Drawing on the essay about Michael Sastre's recent paintings, explain in one to three sentences why the title "Waterways" is considered a better name than "landscape" for this body of work.

━━━ Page ━━━

Kenneth Jassie, Ph.D. on Michael Sastre's The Waterways

Michael Sastre: Recent Work, The Waterways
By Kenneth Jassie, Ph. D.

 

It is something of a stretch to name Michael Sastre’s recent genre of painting “landscape”. Initially, Sastre offered the term landscape to describe the artful combination of luminescent skies, swaying trees, stirring grasses, and wildflowers, with marshes, lakes, and/or rivers. Yet given that all of the images contain water in some form, it would be most appropriate to borrow the title of one of his recent exhibitions: Waterways. It is the term that best conveys the critical visual, textual, sacramental, and symbolic importance of water in the artist’s vision.

━━━ Provided records ━━━

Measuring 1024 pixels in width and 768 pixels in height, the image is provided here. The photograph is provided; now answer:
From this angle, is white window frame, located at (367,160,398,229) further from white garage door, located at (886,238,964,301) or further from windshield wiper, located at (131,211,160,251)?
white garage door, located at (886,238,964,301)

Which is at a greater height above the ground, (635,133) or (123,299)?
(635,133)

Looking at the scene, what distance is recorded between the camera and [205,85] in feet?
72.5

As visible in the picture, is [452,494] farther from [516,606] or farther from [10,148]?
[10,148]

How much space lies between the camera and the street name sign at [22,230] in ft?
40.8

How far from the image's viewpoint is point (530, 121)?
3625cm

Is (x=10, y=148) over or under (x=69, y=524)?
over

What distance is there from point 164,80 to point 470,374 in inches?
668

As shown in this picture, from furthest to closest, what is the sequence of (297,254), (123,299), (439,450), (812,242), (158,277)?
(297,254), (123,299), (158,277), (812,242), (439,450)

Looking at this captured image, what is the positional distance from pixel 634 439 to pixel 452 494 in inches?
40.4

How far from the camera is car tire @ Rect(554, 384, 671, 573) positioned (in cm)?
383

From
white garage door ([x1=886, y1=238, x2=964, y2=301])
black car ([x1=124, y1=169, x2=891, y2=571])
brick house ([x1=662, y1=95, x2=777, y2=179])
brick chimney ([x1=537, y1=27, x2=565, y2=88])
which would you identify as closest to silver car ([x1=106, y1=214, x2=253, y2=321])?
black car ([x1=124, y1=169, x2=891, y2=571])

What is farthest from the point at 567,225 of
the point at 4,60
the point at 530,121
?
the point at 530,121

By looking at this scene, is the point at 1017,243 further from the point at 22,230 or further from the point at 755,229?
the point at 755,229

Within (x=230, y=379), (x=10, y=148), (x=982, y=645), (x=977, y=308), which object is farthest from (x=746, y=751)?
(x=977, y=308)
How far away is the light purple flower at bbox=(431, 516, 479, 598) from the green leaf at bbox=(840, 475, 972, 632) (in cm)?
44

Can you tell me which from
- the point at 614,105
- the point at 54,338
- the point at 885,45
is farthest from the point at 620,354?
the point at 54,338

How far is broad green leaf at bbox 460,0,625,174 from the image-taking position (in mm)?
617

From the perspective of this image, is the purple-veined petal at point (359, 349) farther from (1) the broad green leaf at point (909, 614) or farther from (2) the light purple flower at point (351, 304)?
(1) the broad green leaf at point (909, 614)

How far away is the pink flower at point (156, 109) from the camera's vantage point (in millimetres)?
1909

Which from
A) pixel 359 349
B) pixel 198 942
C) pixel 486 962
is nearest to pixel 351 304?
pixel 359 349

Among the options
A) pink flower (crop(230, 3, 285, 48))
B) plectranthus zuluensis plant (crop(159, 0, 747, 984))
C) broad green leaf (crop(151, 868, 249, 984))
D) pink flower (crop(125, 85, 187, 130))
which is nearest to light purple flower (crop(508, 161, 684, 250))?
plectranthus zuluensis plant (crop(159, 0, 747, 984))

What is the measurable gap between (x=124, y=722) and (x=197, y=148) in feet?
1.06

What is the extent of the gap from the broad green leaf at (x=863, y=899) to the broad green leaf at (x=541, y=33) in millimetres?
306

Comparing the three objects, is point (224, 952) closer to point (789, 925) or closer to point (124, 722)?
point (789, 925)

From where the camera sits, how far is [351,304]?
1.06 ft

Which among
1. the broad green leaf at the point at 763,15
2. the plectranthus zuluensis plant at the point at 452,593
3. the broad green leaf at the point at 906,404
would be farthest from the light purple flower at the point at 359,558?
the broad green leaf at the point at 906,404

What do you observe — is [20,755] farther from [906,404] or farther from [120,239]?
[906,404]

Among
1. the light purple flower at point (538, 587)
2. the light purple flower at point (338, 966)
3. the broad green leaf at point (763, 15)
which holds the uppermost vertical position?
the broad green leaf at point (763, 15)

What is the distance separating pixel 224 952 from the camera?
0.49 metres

━━━

→ **Exercise result**
All of the images contain water in some form, so the title of one of his recent exhibitions, Waterways, is more appropriate than "landscape." That term best conveys the critical visual, textual, sacramental, and symbolic importance of water in the artist's vision.